- [SHORT TASK] In the post about Curtis Mayfield below, condense the paragraph beginning "But the latter part of his too short life" into a shorter version that keeps its main facts.

- [SOURCE EXCERPT]
========
This post is probably not going to be about what you expected.
For reasons that don’t matter, I got myself thinking about Curtis Mayfield, who died on this day, December 26, 1999.
Sometimes I’m just overcome when I think about it. He was just an artist, a performer, writer and music producer. He wasn’t important like a civil rights leader, like Martin Luther King or Malcolm X. Or was he?
He is credited with first infusing the power of the civil rights message into black popular music coming out in the 60’s. And he wasn’t a musical phenomenon like Stevie Wonder or a bona fide preacher like the Rev. Al Green, or whatever comparisons you want to make. He was unique.
But the latter part of his too short life was filled with tragedy. He was paralyzed from the neck down in an accident in 1990, and lived for ten more years, having various parts of his body amputated from diabetes and declining health before finally passing in 1999.
His last album, “New World Order” was released in 1996. Somehow he managed to produce it, despite his paralysis.
The thing that messes me up is when I ponder the total waste and tragedy of the 60’s and the way the whole thing has been chewed up and digested and barfed back into our mouths like the applesauce baby food so called recollections of conventional wisdom like “Forrest Gump” and “The Greatest Generation” make it out to be. You forget how much hate there was out there, how they played dirty, and used every tool in their toolbox to discredit and destroy any leader who came up to challenge the way things were. And if they couldn’t scare you into quitting, and if they couldn’t destroy your credibility, they just killed you. You can pick and peck about this one and that one, but just step back and look at how many poor bastards somehow wound up dead. Civil rights workers found dead. Churches burned down. Car accidents. Plane crashes. Its hard to figure, but it sure seems like a lot of the assassinations and mysterious deaths involved people of a particular persuasion.
========
- [Dataset rows]
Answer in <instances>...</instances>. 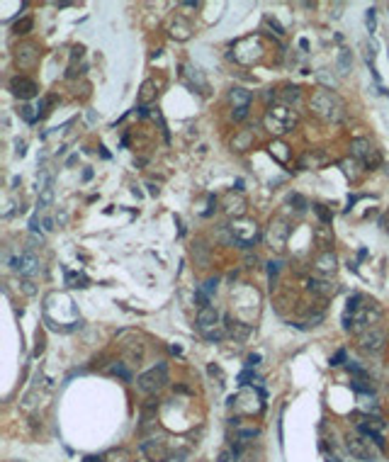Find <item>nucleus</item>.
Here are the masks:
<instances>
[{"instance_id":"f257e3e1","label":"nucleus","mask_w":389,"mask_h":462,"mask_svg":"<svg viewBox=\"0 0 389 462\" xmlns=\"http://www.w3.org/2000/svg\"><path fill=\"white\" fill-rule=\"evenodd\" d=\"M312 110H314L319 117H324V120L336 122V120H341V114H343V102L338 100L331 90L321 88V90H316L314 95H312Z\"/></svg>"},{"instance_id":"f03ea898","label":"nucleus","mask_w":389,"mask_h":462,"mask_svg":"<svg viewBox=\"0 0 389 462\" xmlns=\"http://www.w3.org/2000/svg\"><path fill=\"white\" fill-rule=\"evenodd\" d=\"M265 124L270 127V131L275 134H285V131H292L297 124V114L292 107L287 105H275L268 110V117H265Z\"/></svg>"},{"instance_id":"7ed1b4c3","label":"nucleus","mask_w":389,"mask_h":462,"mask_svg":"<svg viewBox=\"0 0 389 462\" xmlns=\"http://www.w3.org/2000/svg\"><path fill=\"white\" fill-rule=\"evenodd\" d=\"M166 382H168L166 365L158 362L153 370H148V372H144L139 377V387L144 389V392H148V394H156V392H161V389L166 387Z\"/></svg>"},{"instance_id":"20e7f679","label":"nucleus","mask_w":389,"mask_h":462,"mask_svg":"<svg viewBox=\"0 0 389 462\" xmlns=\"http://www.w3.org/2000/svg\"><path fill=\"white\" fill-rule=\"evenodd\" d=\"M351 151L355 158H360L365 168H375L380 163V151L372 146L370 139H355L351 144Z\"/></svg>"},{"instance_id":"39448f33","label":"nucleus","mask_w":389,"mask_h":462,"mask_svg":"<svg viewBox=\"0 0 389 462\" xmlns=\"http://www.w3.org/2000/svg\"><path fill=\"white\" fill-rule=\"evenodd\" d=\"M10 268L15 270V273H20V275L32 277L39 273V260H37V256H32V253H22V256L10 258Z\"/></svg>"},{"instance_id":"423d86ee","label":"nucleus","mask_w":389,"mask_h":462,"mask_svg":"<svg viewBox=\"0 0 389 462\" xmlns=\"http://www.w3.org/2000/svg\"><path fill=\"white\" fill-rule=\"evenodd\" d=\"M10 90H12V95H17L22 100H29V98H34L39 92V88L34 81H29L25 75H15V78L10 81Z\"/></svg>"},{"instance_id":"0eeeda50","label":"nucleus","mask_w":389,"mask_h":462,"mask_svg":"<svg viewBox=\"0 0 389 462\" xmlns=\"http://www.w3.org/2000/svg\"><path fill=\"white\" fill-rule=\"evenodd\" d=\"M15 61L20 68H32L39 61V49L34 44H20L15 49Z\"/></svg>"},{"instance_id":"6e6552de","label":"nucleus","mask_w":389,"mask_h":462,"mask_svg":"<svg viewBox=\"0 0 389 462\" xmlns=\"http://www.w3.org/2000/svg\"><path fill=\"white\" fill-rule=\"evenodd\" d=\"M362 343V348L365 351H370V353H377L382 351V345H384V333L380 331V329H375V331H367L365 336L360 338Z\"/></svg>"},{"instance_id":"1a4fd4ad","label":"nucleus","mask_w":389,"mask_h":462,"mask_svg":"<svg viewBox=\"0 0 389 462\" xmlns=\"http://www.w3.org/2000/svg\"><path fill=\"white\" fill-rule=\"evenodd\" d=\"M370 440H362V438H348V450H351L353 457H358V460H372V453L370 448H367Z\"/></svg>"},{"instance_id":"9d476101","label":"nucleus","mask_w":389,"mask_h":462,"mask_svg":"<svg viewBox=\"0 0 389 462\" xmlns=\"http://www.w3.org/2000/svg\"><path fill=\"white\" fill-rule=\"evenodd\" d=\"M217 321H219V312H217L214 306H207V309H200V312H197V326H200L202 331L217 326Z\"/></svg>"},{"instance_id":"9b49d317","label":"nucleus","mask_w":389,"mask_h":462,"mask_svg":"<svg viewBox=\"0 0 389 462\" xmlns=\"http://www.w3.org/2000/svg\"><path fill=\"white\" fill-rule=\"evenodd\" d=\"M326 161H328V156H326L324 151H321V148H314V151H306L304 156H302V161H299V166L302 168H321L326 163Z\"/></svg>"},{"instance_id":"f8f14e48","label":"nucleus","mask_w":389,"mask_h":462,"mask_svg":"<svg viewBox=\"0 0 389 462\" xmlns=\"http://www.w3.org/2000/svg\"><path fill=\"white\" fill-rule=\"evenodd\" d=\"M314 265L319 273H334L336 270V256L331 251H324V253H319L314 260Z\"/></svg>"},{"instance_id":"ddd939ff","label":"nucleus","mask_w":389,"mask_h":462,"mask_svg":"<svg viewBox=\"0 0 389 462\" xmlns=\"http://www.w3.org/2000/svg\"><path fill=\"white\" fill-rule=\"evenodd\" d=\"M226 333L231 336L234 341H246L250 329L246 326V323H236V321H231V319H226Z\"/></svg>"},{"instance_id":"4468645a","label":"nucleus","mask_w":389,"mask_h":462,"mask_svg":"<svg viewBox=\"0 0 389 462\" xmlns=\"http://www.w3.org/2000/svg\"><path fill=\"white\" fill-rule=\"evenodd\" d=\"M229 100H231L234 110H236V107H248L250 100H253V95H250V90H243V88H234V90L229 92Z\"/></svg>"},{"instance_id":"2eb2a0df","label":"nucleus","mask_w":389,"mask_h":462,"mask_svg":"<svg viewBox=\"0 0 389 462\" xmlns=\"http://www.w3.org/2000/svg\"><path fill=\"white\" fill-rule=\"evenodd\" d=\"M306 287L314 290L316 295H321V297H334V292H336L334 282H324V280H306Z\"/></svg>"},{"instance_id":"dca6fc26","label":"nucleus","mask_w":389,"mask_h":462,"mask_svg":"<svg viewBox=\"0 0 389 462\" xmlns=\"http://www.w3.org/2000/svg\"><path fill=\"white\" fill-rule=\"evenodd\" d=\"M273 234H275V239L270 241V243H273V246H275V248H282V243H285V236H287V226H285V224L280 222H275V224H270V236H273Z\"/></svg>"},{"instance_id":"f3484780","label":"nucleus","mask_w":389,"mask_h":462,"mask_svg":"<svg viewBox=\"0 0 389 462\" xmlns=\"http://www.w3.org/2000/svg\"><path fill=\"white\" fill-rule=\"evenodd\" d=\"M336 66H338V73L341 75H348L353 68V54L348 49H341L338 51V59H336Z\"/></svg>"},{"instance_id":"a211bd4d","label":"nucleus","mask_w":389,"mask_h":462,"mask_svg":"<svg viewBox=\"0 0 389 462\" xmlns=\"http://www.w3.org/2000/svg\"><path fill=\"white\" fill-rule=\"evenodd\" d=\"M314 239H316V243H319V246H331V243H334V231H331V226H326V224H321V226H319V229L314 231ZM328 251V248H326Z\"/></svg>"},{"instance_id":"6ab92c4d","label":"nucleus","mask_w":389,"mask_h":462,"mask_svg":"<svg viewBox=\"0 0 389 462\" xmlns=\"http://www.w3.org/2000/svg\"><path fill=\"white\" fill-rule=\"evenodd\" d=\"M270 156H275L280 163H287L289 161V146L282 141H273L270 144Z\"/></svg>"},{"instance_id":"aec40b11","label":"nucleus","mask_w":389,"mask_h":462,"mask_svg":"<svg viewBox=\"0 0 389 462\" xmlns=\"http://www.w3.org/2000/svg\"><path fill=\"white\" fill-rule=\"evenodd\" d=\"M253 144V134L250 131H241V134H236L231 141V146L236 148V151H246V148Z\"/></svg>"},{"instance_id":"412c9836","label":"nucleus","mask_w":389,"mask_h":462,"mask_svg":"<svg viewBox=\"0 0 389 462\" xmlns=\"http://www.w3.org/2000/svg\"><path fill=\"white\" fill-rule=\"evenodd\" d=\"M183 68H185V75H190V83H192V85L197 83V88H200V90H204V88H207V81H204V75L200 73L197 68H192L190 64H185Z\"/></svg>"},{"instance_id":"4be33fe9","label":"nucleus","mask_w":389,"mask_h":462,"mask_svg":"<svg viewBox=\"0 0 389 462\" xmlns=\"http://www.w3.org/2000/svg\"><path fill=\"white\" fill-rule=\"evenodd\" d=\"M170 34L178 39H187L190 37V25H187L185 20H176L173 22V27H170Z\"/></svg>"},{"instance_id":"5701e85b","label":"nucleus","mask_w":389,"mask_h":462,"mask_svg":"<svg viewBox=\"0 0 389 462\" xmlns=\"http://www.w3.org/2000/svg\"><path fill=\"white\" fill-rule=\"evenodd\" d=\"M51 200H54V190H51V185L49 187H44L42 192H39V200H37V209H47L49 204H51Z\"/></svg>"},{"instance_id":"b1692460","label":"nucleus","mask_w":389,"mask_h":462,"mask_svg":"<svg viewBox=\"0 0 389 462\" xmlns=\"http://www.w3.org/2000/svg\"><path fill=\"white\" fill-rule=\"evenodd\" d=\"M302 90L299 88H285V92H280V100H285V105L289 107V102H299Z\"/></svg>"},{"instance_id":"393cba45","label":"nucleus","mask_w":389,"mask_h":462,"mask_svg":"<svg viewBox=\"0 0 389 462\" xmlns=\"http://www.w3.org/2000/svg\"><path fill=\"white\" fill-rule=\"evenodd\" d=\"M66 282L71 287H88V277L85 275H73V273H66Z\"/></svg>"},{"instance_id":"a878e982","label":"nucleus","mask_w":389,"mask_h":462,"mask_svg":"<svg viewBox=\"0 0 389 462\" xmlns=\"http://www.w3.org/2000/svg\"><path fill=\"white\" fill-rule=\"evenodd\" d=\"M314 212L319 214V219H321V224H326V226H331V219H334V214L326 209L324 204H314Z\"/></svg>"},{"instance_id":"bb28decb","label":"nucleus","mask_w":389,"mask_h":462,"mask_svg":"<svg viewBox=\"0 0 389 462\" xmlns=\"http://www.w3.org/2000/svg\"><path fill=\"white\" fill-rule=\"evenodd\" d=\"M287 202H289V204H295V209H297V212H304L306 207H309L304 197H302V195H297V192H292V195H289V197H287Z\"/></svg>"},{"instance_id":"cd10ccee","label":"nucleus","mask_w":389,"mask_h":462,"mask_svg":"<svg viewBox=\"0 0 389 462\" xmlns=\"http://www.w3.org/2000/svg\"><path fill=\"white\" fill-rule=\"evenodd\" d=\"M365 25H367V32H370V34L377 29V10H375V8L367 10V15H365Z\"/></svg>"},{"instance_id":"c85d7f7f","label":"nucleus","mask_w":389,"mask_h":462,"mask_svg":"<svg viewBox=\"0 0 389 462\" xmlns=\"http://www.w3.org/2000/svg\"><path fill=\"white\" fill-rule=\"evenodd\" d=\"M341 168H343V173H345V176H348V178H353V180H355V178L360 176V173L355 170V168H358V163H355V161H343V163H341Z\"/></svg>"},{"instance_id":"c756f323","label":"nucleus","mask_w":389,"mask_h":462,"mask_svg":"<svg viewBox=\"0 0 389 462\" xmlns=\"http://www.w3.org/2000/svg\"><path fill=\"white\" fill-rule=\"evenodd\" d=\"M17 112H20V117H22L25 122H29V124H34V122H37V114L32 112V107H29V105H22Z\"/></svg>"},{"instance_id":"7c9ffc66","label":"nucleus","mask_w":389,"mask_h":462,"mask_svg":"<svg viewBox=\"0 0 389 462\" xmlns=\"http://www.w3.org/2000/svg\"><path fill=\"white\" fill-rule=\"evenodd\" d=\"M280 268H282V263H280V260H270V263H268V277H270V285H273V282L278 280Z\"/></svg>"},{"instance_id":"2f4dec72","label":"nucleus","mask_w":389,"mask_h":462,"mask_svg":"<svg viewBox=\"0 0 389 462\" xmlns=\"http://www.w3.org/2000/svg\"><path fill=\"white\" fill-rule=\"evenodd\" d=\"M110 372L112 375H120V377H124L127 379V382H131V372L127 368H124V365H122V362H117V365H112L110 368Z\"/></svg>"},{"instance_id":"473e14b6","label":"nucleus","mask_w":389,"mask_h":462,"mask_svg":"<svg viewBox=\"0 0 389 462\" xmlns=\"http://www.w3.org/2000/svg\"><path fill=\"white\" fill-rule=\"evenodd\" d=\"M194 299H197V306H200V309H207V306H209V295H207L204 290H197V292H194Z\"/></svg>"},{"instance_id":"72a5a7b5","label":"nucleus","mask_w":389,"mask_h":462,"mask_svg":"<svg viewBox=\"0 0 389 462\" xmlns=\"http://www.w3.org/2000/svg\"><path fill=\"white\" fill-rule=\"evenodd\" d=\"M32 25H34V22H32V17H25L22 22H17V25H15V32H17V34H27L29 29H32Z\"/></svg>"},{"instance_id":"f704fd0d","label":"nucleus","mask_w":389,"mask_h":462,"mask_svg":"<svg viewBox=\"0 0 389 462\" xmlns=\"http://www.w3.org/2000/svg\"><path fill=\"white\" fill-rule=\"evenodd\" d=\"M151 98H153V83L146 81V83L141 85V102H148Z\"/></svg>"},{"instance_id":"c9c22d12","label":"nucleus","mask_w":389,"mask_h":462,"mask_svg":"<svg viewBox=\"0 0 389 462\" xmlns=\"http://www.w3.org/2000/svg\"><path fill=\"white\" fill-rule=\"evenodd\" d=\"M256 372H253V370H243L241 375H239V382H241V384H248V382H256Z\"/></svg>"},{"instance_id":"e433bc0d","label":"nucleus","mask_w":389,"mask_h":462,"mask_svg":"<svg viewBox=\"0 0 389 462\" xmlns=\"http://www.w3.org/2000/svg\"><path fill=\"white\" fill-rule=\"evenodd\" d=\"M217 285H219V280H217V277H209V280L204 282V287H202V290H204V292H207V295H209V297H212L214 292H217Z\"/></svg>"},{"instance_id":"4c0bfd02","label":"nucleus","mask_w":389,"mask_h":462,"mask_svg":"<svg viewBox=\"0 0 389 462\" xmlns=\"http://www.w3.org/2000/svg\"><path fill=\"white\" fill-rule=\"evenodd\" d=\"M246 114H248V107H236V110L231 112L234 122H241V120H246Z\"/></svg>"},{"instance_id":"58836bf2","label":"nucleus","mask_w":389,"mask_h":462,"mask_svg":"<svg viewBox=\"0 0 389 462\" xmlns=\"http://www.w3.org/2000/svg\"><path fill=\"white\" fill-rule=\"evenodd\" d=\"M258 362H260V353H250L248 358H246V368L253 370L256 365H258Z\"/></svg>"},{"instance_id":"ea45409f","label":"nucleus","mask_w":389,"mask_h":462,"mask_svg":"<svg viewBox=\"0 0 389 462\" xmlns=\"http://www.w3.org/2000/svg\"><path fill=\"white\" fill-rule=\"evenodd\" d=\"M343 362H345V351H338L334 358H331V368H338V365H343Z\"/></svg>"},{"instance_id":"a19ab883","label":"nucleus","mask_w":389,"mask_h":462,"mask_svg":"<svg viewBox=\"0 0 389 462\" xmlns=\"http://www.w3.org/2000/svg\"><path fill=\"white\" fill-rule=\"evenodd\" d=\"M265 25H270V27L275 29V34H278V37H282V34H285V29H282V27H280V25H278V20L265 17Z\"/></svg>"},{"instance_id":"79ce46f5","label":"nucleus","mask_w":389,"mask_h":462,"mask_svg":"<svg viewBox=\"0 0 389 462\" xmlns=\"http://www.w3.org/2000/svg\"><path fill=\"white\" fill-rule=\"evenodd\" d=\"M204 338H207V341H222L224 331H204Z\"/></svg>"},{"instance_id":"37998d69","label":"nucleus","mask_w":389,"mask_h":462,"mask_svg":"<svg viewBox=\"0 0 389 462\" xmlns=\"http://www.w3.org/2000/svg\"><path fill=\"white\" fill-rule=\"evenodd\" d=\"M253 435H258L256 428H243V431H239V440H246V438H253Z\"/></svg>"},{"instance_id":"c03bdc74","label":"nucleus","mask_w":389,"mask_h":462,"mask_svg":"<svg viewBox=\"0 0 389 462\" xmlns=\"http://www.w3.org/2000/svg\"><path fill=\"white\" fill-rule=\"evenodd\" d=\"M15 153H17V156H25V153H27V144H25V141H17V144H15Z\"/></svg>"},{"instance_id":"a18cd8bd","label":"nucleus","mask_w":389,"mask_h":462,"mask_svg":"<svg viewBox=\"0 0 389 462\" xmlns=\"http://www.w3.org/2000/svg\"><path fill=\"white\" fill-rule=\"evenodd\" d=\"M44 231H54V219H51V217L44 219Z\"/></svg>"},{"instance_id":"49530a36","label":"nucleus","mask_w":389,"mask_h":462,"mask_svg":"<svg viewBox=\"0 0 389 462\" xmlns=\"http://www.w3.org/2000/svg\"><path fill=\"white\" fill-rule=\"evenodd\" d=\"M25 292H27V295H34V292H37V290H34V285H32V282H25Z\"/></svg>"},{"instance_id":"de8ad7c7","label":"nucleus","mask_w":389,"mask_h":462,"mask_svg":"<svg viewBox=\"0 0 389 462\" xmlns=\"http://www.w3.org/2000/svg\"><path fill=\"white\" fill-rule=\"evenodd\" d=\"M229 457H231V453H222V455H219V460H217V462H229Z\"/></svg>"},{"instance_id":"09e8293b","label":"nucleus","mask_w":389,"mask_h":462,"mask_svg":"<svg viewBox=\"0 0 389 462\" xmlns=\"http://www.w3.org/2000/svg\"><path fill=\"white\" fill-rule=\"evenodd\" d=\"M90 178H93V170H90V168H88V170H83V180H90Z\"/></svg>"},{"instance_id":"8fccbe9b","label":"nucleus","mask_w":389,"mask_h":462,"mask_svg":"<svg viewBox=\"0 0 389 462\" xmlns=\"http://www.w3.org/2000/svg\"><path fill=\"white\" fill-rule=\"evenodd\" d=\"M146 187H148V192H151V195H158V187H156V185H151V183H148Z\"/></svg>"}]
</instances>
========
- [WORKED ANSWER] Mayfield's final years were tragic: a 1990 accident left him paralyzed from the neck down, and over the next ten years diabetes and declining health led to several amputations before he died in 1999.